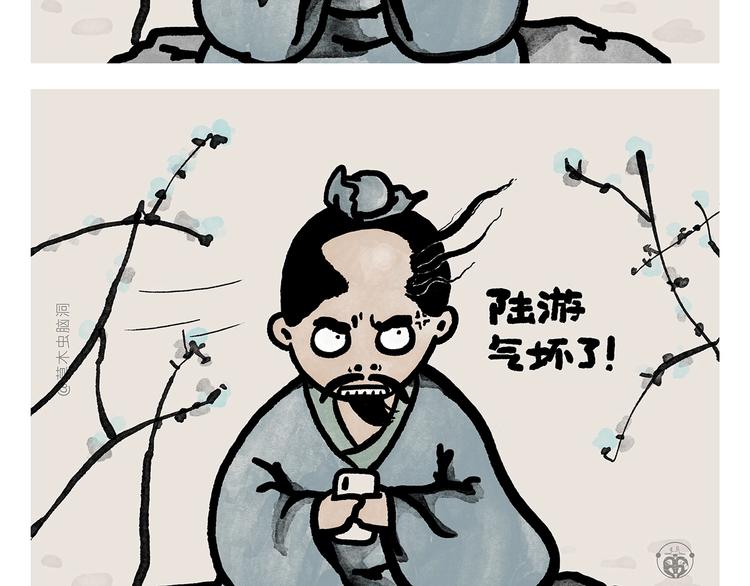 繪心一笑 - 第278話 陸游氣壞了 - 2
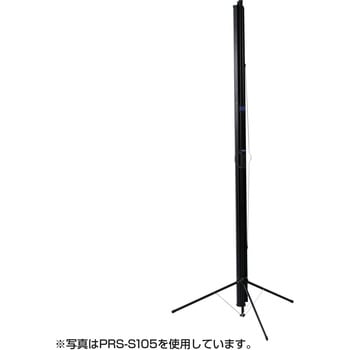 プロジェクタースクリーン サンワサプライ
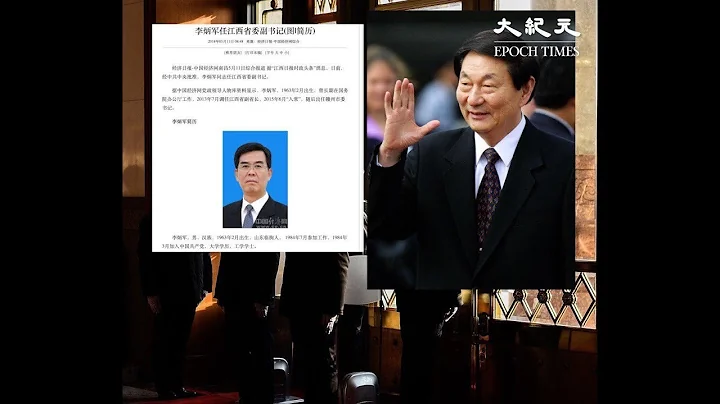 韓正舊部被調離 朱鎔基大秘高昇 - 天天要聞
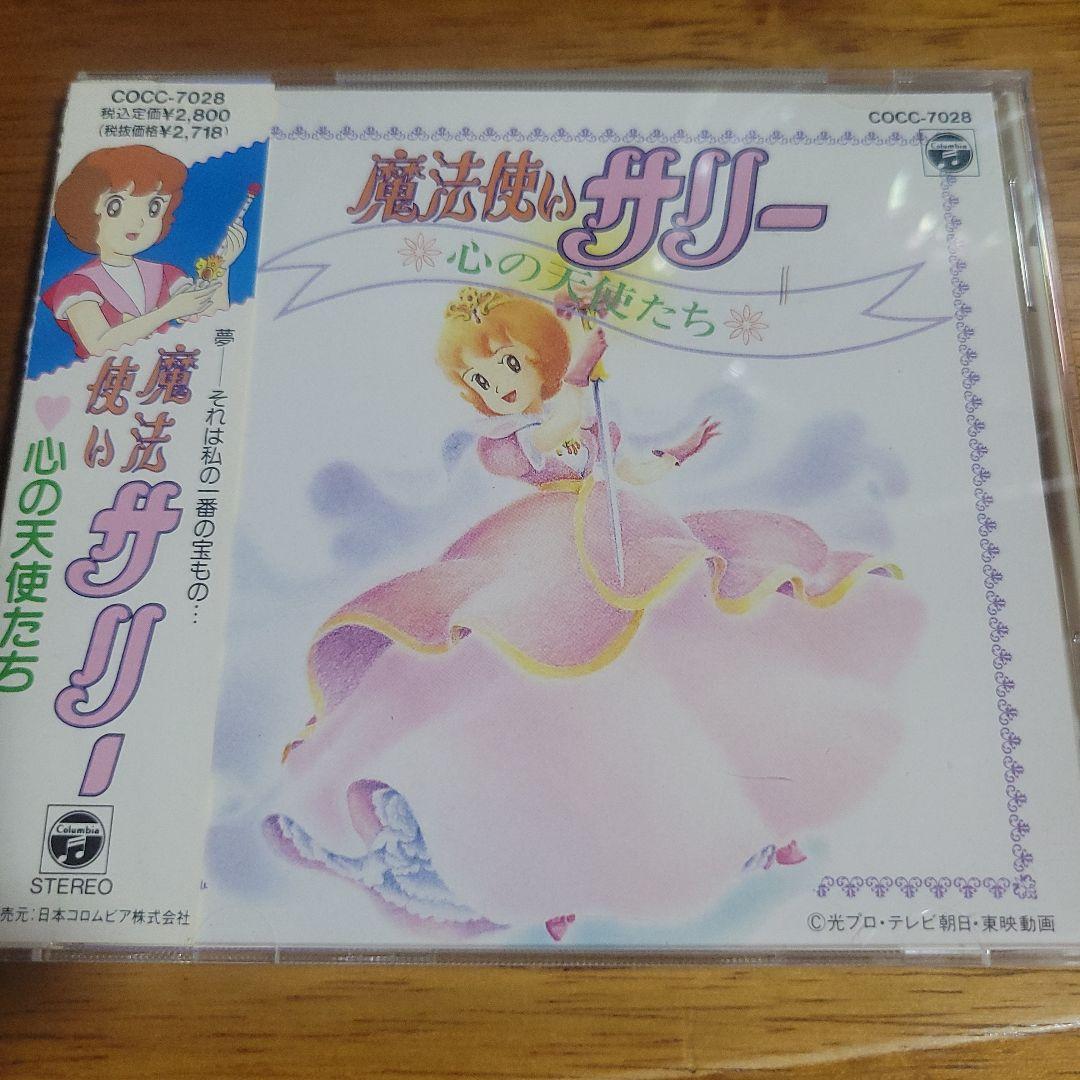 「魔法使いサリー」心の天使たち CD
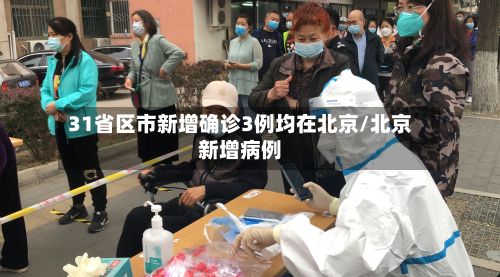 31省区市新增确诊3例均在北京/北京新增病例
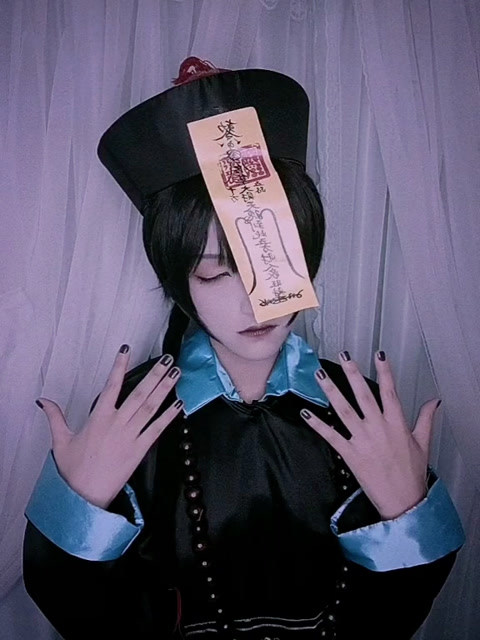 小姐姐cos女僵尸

---

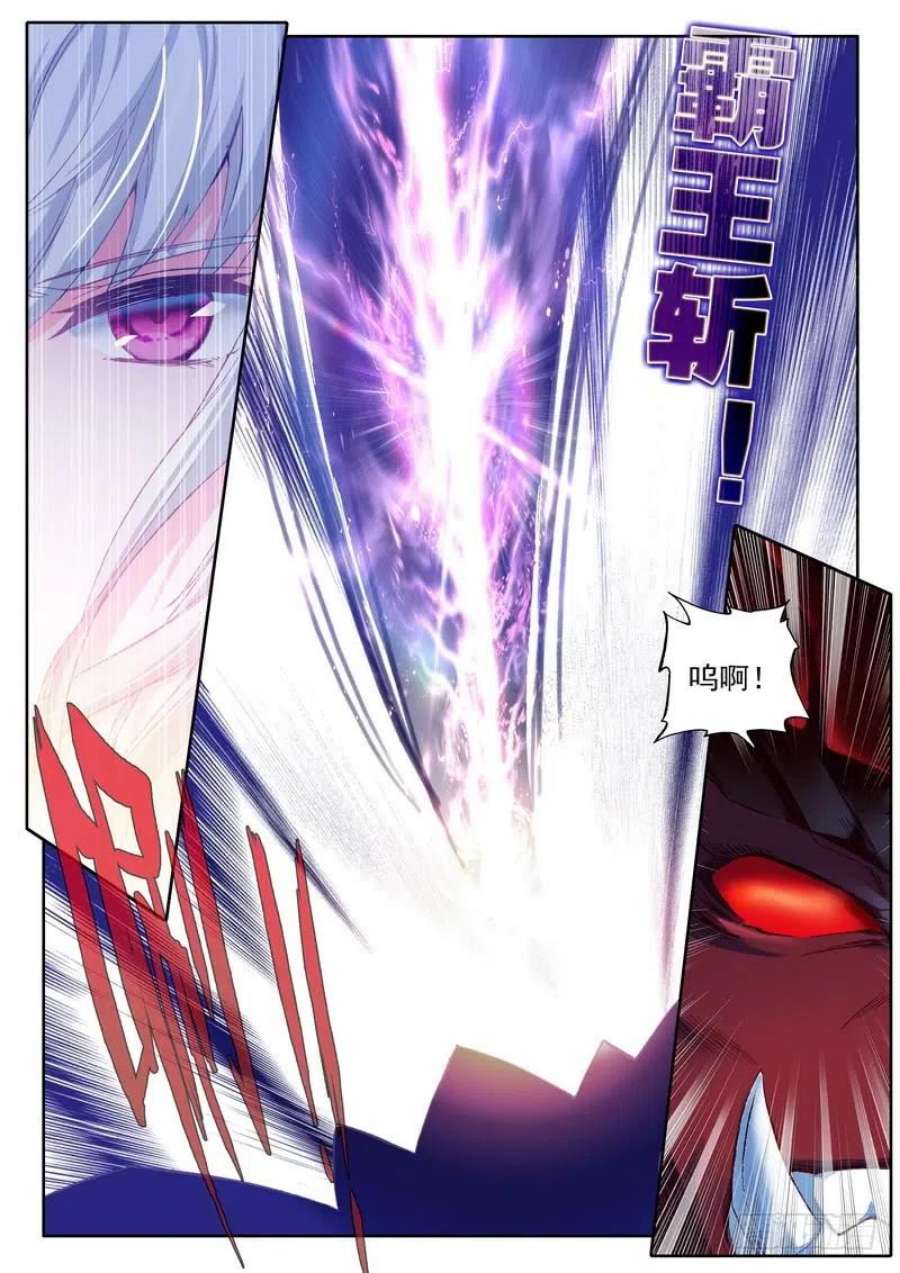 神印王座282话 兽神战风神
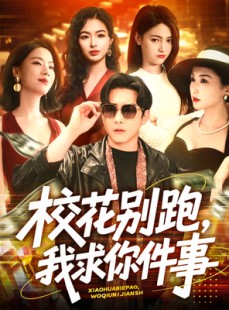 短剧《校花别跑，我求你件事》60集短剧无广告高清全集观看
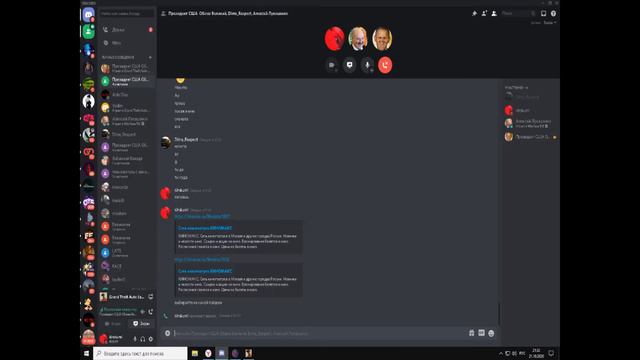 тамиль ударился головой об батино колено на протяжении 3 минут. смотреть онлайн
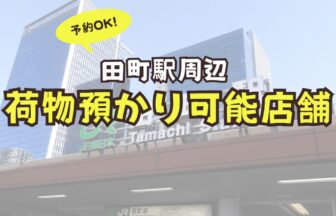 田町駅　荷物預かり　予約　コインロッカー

* EXERCISE DESCRIPTION
Reproduce, exactly and only, the lines of the records above starting at the line with "短剧《校花别跑，我求你件事》60集短剧无广告高清全集观看" and ending at the line with "田町駅　荷物預かり　予約　コインロッカー", both included. Leave every picture out.

* WRITTEN REPLY
 短剧《校花别跑，我求你件事》60集短剧无广告高清全集观看
 тамиль ударился головой об батино колено на протяжении 3 минут. смотреть онлайн
 田町駅　荷物預かり　予約　コインロッカー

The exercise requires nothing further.